Matt Taibbi’s piece in Rolling Stone is as depressing as it is important. It’s more than just a must-read article, it’s also a must-remember look at how the political process works (or in this case, doesn’t) in Washington.
The pitch is straightforward enough: Taibbi spent a month in Rep. Bernie Sanders’ (I-Vt.) office, watching how legislation works its way through the Hill. Sounds like basic how-a-bill-becomes-a-law stuff, right? Wrong. As Sanders told Taibbi early on, “Nobody knows how this place is run. If they did, they’d go nuts.” He wasn’t kidding.
Like David Sirota, I think the real lesson of the article is the explanation of how Republican leaders in both chambers quietly kill popular amendments to legislation, even after they’ve been approved on the floor by lawmakers.
Taibbi takes a close look at four specific amendments, all of which were sponsored by Sanders, but the third example was particularly breathtaking.
Across the Rayburn building on the second floor, a two-page memo rolls over the fax machine in Sanders’ office. Warren Gunnels, the congressman’s legislative director, has been working the phones all day long, monitoring the Capitol Hill gossip around a vote that is to take place in the Senate later that afternoon. Now a contact of his has sent him a fax copy of an item making its way around the senatorial offices that day. Gunnels looks at the paper and laughs.
The memo appears to be printed on the official stationery of the Export-Import Bank, a federally subsidized institution whose official purpose is to lend money to overseas business ventures as a means of creating a market for U.S. exports. That’s the official mission. A less full-of-shit description of Ex-Im might describe it as a federal slush fund that gives away massive low-interest loans to companies that a) don’t need the money and b) have recently made gigantic contributions to the right people.
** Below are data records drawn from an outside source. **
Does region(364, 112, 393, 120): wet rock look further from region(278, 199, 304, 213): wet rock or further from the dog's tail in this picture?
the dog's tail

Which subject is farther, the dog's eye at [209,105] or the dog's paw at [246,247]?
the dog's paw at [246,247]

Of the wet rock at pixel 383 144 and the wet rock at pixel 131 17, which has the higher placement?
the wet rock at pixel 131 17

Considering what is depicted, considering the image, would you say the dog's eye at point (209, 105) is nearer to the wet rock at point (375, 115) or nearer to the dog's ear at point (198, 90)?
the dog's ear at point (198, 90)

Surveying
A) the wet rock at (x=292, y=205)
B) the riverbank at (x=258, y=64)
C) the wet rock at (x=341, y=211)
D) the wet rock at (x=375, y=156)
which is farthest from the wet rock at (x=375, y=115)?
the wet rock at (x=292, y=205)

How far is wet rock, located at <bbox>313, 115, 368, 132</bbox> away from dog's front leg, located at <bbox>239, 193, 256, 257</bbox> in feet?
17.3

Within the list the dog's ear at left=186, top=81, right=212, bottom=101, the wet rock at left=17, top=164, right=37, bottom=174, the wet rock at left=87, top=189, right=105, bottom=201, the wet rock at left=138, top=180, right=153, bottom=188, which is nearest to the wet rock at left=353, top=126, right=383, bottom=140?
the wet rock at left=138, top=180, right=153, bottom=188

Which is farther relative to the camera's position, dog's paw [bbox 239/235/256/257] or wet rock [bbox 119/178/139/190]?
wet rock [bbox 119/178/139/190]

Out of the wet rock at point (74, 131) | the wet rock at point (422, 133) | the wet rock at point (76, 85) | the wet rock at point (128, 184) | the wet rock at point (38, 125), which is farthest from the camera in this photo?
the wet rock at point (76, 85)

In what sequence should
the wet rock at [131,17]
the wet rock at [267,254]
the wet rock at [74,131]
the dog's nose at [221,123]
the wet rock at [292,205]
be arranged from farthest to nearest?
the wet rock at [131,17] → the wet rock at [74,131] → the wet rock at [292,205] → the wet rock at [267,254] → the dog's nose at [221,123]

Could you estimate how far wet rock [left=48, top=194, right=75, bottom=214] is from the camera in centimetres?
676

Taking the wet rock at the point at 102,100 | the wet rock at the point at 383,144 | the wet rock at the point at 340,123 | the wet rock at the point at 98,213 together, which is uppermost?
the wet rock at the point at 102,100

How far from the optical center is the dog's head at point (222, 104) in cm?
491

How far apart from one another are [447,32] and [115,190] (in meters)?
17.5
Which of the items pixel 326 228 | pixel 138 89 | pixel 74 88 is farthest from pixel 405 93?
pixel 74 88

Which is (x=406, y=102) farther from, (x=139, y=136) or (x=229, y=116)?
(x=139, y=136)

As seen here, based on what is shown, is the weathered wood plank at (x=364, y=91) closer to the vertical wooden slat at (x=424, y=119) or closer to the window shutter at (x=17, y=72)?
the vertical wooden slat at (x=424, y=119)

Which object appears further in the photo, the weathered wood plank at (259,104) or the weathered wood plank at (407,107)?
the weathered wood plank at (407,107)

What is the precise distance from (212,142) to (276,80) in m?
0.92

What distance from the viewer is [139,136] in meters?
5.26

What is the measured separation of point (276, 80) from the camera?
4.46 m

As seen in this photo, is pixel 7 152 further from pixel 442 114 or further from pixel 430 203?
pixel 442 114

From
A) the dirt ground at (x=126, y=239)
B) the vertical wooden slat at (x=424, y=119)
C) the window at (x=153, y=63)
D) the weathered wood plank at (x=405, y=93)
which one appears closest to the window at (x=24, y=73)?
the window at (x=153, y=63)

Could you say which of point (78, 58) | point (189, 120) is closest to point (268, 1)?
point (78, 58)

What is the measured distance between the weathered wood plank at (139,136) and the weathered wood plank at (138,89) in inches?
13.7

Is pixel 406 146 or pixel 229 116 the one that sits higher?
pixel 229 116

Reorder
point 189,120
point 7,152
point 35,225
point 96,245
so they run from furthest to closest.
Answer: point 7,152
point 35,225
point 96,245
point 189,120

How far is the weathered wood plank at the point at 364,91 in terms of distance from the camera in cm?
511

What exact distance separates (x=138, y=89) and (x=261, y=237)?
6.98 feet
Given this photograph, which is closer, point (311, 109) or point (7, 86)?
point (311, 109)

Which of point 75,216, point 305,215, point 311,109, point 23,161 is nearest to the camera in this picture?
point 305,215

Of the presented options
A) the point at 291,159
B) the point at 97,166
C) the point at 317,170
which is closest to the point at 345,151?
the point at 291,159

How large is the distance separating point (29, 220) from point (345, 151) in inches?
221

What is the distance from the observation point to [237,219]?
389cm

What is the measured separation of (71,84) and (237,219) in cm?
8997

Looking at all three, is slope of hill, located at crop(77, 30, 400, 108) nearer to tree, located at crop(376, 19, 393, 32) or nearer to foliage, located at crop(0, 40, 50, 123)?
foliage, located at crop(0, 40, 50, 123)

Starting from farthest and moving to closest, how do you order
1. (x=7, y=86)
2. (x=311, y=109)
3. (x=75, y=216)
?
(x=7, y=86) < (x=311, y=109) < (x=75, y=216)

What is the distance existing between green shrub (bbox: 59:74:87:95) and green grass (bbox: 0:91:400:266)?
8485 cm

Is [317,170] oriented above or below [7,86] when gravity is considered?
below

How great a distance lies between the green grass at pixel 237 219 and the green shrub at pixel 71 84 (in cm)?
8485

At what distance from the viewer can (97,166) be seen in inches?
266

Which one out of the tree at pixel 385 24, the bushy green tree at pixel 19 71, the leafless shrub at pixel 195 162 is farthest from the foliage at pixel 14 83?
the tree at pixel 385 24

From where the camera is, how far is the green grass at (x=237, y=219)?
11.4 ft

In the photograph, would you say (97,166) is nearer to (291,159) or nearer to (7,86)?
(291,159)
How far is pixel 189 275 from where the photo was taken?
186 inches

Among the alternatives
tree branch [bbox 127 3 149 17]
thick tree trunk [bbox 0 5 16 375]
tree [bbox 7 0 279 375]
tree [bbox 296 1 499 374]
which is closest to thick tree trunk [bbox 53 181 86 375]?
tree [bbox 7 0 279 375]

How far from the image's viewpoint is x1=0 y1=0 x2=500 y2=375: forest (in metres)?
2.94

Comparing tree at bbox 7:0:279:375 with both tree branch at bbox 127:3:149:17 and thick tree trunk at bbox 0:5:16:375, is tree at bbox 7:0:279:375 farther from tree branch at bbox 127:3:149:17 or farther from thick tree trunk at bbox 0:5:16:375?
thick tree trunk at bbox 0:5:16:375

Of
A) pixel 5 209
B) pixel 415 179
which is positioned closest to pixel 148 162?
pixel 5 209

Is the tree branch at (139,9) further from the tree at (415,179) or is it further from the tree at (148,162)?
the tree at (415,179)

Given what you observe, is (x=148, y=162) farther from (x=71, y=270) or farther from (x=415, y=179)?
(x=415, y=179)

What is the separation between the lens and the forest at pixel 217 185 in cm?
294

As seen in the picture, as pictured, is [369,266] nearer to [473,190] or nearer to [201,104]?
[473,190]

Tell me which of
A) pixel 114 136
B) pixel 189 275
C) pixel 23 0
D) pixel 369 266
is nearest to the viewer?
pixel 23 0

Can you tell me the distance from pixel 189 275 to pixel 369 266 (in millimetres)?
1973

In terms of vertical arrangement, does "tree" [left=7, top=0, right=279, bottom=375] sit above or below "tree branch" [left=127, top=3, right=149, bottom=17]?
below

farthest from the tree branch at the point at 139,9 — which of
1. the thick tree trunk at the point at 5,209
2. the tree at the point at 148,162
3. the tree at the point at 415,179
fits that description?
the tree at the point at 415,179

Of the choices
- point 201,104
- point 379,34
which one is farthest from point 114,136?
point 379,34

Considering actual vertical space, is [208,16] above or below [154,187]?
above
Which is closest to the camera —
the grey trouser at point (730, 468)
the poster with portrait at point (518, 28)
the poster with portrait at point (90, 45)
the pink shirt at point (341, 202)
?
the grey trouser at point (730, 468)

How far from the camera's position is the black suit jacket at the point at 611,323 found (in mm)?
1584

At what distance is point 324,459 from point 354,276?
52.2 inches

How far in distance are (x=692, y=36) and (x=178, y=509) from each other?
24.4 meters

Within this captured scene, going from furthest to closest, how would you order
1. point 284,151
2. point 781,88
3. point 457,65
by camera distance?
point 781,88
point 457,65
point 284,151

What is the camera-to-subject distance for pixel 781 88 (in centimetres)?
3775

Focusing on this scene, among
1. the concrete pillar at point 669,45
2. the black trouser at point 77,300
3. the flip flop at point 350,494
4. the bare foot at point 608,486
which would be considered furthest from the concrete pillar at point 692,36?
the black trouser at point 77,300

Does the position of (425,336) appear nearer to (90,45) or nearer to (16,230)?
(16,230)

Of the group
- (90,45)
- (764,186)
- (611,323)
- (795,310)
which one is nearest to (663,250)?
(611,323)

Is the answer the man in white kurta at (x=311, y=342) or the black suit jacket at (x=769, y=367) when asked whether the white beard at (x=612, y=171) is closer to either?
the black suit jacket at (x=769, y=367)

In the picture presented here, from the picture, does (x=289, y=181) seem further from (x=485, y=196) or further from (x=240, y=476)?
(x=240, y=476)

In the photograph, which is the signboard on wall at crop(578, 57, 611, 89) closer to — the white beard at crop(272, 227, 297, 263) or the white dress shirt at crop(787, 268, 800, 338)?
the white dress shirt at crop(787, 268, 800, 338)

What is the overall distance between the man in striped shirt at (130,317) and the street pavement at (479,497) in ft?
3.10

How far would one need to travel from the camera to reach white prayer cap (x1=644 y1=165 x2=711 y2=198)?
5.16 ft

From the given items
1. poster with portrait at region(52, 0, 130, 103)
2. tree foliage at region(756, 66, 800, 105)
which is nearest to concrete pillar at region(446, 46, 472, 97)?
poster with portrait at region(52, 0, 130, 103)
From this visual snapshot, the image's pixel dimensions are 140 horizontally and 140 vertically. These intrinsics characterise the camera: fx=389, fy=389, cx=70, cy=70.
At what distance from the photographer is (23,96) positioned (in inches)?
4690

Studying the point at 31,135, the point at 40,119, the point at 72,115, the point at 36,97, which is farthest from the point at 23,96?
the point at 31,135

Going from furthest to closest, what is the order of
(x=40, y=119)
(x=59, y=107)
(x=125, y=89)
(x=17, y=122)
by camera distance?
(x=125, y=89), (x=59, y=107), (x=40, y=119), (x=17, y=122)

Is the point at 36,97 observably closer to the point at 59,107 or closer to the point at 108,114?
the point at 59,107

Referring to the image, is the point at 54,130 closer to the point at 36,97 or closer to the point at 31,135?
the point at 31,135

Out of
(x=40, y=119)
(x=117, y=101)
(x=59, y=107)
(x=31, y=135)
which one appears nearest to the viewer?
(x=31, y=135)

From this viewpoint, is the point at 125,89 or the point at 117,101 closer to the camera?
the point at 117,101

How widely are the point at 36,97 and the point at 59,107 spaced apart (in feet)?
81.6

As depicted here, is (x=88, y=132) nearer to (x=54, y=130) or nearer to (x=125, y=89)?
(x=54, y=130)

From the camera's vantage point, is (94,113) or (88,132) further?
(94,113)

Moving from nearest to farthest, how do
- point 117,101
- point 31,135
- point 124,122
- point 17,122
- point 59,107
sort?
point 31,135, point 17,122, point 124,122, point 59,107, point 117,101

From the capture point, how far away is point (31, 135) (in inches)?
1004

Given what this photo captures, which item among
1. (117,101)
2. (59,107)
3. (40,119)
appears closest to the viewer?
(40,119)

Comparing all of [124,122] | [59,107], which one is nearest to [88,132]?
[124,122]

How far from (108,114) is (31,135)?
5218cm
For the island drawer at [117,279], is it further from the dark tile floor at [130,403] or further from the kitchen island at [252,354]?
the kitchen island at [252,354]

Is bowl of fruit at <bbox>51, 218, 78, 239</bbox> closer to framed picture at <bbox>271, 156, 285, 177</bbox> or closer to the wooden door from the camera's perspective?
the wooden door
The afternoon Senate vote is the next act in a genuinely thrilling drama that Sanders himself started in the House a few weeks before. On June 28th, Sanders scored a stunning victory when the House voted 313-114 to approve his amendment to block a $5 billion loan by the Ex-Im Bank to Westinghouse to build four nuclear power plants in China.
The Ex-Im loan was a policy so dumb and violently opposed to American interests that lawmakers who voted for it had serious trouble coming up with a plausible excuse for approving it. In essence, the U.S. was giving $5 billion to a state-subsidized British utility (Westinghouse is a subsidiary of British Nuclear Fuels) to build up the infrastructure of our biggest trade competitor, along the way sharing advanced nuclear technology with a Chinese conglomerate that had, in the past, shared nuclear know-how with Iran and Pakistan.
I know it’s hard to imagine, but it gets worse. Read the article. Keep a bottle of Maalox handy.